___ GIVEN DATA

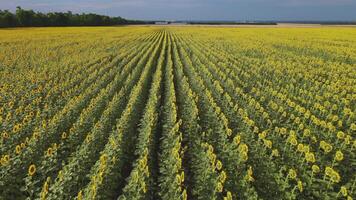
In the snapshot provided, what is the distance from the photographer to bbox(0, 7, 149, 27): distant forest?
66188 millimetres

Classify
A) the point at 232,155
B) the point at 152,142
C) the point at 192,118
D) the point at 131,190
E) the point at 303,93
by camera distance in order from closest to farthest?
1. the point at 131,190
2. the point at 232,155
3. the point at 152,142
4. the point at 192,118
5. the point at 303,93

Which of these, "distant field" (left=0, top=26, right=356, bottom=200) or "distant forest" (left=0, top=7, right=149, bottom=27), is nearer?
"distant field" (left=0, top=26, right=356, bottom=200)

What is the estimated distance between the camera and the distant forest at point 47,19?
6619 cm

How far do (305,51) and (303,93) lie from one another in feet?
47.5

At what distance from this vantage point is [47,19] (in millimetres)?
76312

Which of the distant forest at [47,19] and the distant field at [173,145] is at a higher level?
the distant field at [173,145]

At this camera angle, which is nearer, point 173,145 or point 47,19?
point 173,145

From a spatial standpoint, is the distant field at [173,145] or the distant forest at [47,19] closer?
the distant field at [173,145]

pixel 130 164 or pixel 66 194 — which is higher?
pixel 66 194

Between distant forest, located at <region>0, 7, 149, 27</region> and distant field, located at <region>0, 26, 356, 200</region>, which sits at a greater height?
distant field, located at <region>0, 26, 356, 200</region>

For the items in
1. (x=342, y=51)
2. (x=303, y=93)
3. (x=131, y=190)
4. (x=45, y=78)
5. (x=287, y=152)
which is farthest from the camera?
(x=342, y=51)

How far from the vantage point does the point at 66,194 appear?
4715 mm

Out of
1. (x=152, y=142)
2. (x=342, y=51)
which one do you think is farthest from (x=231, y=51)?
(x=152, y=142)

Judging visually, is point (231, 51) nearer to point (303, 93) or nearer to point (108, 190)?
point (303, 93)
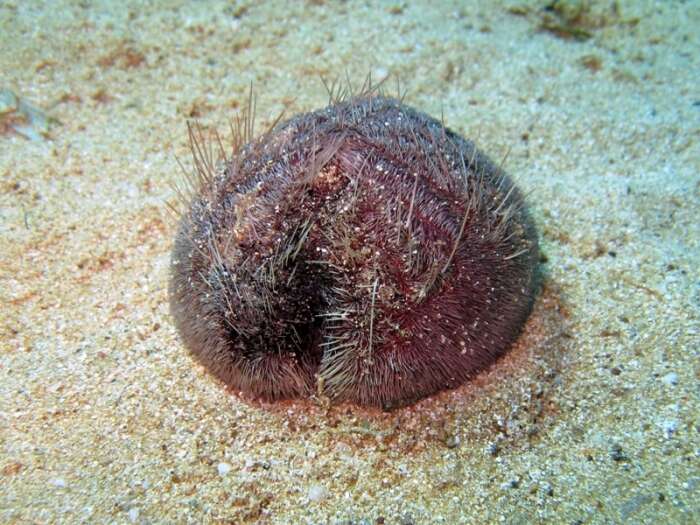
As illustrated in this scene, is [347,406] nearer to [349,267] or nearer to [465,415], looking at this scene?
[465,415]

______

### GOAL
Turn the lines beginning with the one that contains "As illustrated in" and continuing through the end of the records into a numbered list, omitting any blank lines.

### RESPONSE FOR THIS EXERCISE
1. As illustrated in this scene, is [347,406] nearer to [349,267] or nearer to [465,415], looking at this scene?
2. [465,415]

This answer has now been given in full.